• _Set exercise_:
Images appear in the records below; leave them out and repeat everything else exactly.
---------- Stored data
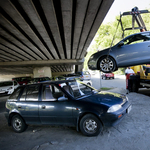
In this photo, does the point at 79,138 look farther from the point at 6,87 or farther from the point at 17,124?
the point at 6,87

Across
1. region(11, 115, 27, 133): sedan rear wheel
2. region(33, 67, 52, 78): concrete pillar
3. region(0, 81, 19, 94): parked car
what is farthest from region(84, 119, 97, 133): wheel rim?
region(33, 67, 52, 78): concrete pillar

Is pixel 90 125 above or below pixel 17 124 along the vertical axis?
above

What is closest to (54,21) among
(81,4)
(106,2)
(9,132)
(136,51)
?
(81,4)

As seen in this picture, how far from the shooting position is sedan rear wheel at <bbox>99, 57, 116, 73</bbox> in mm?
6057

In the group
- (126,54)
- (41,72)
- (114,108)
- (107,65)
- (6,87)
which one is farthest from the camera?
(41,72)

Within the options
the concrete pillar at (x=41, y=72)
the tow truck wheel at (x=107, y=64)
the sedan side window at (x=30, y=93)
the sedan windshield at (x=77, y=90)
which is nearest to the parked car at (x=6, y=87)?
the sedan side window at (x=30, y=93)

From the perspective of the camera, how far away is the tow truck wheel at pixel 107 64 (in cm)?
606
--------------------
• _Written answer_:
In this photo, does the point at 79,138 look farther from the point at 6,87 or farther from the point at 17,124?
the point at 6,87

Across
1. region(11, 115, 27, 133): sedan rear wheel
2. region(33, 67, 52, 78): concrete pillar
3. region(0, 81, 19, 94): parked car
what is farthest from region(84, 119, 97, 133): wheel rim?
region(33, 67, 52, 78): concrete pillar

Is pixel 90 125 above or below pixel 17 124 along the vertical axis?
above

What is closest to (54,21) among
(81,4)
(106,2)
(9,132)
(136,51)
?
(81,4)

As seen in this picture, how far from the shooting position is sedan rear wheel at <bbox>99, 57, 116, 73</bbox> in mm?
6057

In the group
- (126,54)
- (41,72)
- (114,108)
- (107,65)
- (6,87)
which one is farthest from the camera?
(41,72)

Within the options
the concrete pillar at (x=41, y=72)
the tow truck wheel at (x=107, y=64)
the sedan side window at (x=30, y=93)
the sedan windshield at (x=77, y=90)
which is nearest to the parked car at (x=6, y=87)?
the sedan side window at (x=30, y=93)

From the perspective of the camera, how far away is the tow truck wheel at pixel 107 64 (in cm)?
606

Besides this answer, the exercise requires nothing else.